Image “The making of art is no different than prayer.” Rain Wilson

It is indeed true that I was often the last one to go to sleep at a slumber party. I also received checks in “self control” on my report card in elementary school. Last but not least, I was called “hyperactive” on a daily basis.

In fact, while I was home in New Jersey a couple of weeks ago, my brother, Rich, read a revealing and comical four page letter from my late father. In his own sweet and thoughtful way, he wrote about my mother “losing her head” when she agreed to host a slumber party at our home for my tenth birthday. Then he wrote in the same exact voice with which he spoke, "It actually went better than I thought it would, Lindsay was a bit hyper - that's Lindsay.” He was right, there were times when I was like a fierce tornado of whirling energy causing a stir and leaving a trail of activity around me.

Now looking back at my youth, I prefer to use the words, enthusiastic and spirited to describe my energetic self. I also feel this tornado was really just my creativity searching for a way out!

Creativity has been a reoccurring theme in my life the past year. The other day, I listened to a TED talk about creativity by Sir Ken Robinson. In a funny and relaxed manner, he discusses the importance of creativity in our schools. He shares a story of another energetic little girl who struggled in her very mainstream school environment. Her mother had the sense that a performing arts school may be a better option for her. Once enrolled, she spent her days dancing and in turn flourished in this new, inspired surrounding. She is grown up now and is a professional and very accomplished choreographer.
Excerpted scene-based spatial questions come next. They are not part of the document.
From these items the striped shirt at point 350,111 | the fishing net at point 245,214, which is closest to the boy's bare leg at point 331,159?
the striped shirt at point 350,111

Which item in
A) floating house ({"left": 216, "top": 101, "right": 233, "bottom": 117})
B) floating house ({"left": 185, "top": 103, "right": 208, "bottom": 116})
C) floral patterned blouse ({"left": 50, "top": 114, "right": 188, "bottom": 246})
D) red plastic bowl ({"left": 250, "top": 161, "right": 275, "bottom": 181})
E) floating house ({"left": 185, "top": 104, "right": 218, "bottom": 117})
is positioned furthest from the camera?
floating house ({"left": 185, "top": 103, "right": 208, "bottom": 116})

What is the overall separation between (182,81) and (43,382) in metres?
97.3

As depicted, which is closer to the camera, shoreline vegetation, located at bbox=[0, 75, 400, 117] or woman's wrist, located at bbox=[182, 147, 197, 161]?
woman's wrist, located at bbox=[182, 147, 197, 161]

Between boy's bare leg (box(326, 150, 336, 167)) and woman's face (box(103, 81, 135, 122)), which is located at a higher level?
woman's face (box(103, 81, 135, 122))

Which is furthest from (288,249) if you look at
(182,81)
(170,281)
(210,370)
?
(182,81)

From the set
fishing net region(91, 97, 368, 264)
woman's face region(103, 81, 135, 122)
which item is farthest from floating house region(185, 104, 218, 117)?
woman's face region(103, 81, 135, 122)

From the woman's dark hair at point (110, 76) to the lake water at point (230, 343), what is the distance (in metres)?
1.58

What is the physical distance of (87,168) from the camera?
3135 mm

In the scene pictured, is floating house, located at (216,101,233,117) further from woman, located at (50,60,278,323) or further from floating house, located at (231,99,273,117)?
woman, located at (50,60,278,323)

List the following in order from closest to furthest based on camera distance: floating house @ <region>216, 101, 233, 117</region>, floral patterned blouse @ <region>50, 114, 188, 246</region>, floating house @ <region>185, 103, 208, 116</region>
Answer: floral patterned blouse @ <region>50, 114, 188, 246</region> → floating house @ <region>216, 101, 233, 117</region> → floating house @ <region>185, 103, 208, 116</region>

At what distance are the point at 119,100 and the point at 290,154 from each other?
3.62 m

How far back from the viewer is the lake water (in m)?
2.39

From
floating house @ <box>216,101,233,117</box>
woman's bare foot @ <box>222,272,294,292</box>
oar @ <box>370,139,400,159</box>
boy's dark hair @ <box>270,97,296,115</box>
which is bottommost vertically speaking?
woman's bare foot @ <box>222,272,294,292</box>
I wonder how many children would benefit from this kind of education…a place where art and creativity is held in the highest regard and not as an elective or weekly activity? Personally, I think we could all benefit from more creative exploration in our schools as well as in our adult lives.
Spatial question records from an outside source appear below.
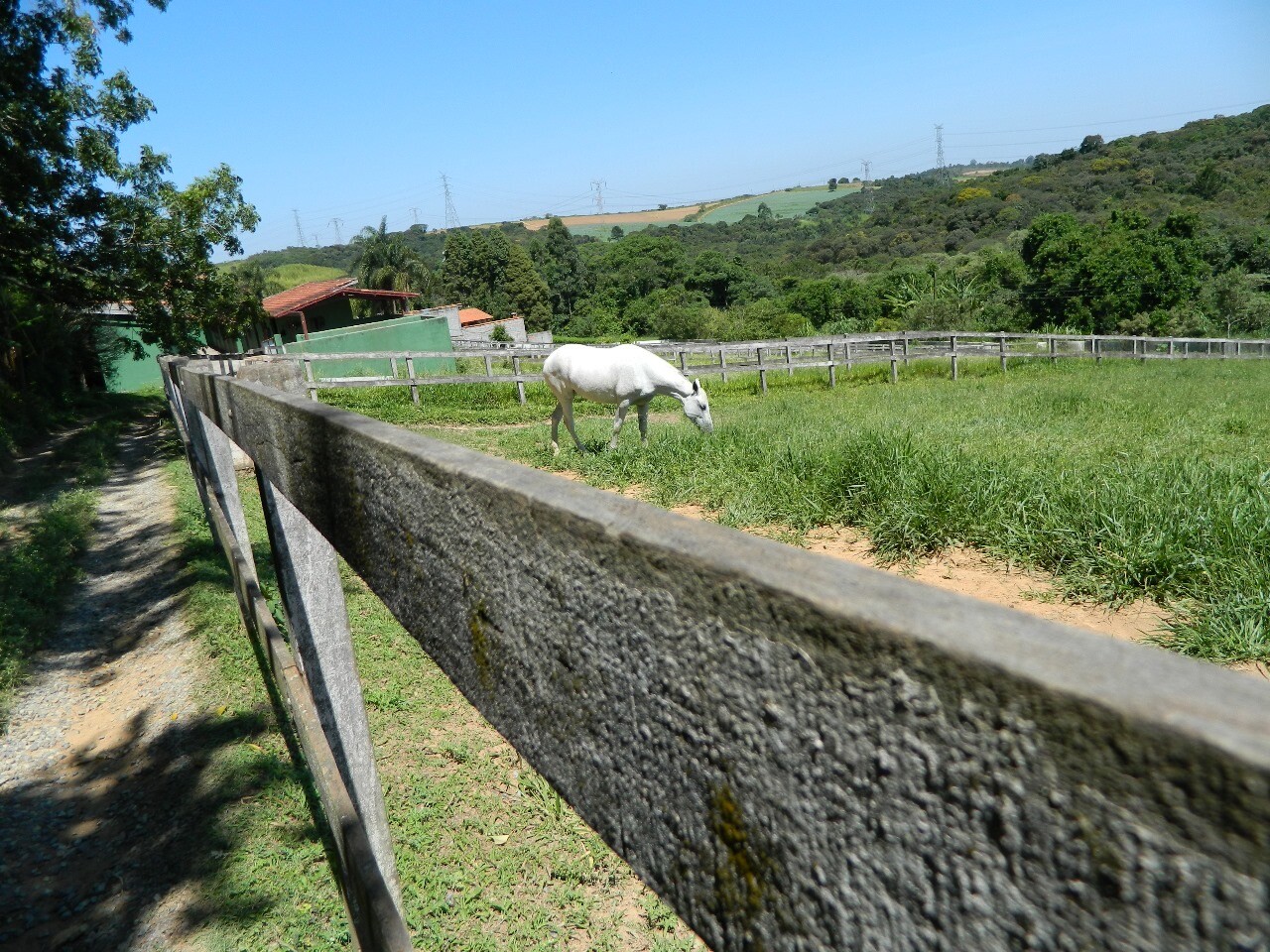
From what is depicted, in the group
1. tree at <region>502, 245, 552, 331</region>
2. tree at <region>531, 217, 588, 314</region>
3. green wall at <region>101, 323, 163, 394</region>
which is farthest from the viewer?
tree at <region>531, 217, 588, 314</region>

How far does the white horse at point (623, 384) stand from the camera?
1058cm

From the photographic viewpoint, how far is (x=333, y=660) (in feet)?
7.42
While we are busy worrying about raising test scores, especially in subjects like math and science, it seems our society is forgetting about the importance of creativity in relation to personal expression and innovation. The movers and shakers are first and foremost creators. They are brilliant because they know how to channel their imaginative intelligence.
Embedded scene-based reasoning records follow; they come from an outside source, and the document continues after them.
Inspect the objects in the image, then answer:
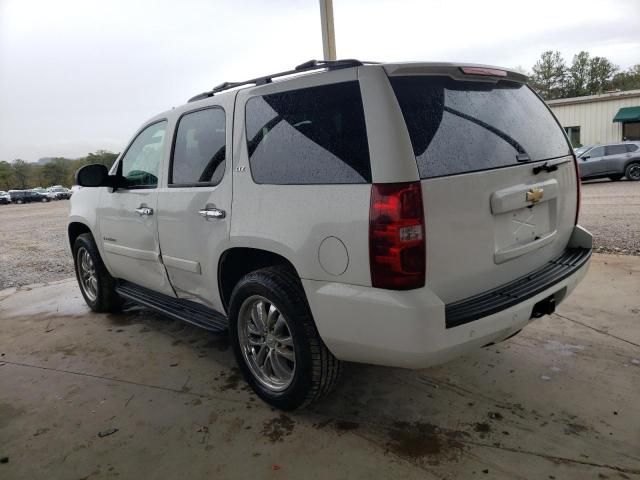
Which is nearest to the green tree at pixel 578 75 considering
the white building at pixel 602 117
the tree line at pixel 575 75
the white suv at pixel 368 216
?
the tree line at pixel 575 75

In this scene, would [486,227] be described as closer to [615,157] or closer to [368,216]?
[368,216]

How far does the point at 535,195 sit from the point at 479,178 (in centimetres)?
47

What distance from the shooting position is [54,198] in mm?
46719

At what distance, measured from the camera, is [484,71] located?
2.61m

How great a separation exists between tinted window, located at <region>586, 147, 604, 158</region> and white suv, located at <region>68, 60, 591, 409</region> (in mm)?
16031

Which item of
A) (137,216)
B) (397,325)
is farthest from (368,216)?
A: (137,216)

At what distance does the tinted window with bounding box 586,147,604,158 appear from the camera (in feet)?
55.5

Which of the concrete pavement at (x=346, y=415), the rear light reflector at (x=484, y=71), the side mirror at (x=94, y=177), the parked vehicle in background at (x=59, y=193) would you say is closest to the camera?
the concrete pavement at (x=346, y=415)

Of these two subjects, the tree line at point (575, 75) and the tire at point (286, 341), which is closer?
the tire at point (286, 341)

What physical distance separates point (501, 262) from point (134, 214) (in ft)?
9.07

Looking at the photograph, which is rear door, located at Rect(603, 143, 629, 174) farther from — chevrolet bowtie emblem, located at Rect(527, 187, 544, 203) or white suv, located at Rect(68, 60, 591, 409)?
chevrolet bowtie emblem, located at Rect(527, 187, 544, 203)

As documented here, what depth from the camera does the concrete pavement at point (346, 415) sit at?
2.37m

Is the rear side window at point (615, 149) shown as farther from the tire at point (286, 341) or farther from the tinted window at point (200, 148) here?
the tire at point (286, 341)

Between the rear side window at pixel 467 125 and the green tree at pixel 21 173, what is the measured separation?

Looking back at my own childhood, I reached a point where I started equating creativity with talent. I felt unless I demonstrated extreme potential in a certain area, it wasn’t worth pursuing. I now realize creating is more about the process than the finished product.

Creativity lives in the essence of our very being. Creativity is about making things, but it’s also about living artistically. It’s about the process we use to make choices and how we design our life.

It dawned on me recently as I was driving that some of the moments when I have felt the most depressed and lethargic were moments when I wasn't engaging as fully with my creativity. I have always craved freedom and the ability to creatively inhabit my life, and I yearned to to find an outlet to express these imaginings. I thought that not having one particular medium was synonymous with not having an outlet.

In reality, almost anything can be an outlet for our creativity to breathe. Now I practice simply doing what I love and what feels good, regardless of what my inner critic or outer critics think. And creativity begets creativity, the more we create, the more the creative juices flow!

The other day a friend of mine said she had no artistic talent. Let me tell you, I have been to her daughters birthday parties and seen firsthand her elaborate and impressive table decorations. Even if I had all day and a guide instructing me along, I would not be able to make a table look like she does. I asked her if decorating was a source of joy for her and if this could be an outward expression of her creative genius? She had never thought about her knack for decorating as something creative.

Creativity is love and joy in action. When we are in this place, creating is liberating, healing, and playful. It is good for our health. When we are engaged in creative activity, we become one with our understanding of a deeper divinity, our highest self. These little apples of creative wonderfulness are meant to be explored and enjoyed, they just need us to take the initial bite.

If you would like more inspiration about creating, check out Julia Cameron's, The Artist's Way or her brand new companion book called The Artists Way for Parents; Raising Creative Children. www.planetsark.com is a colorful website too. Have FUN!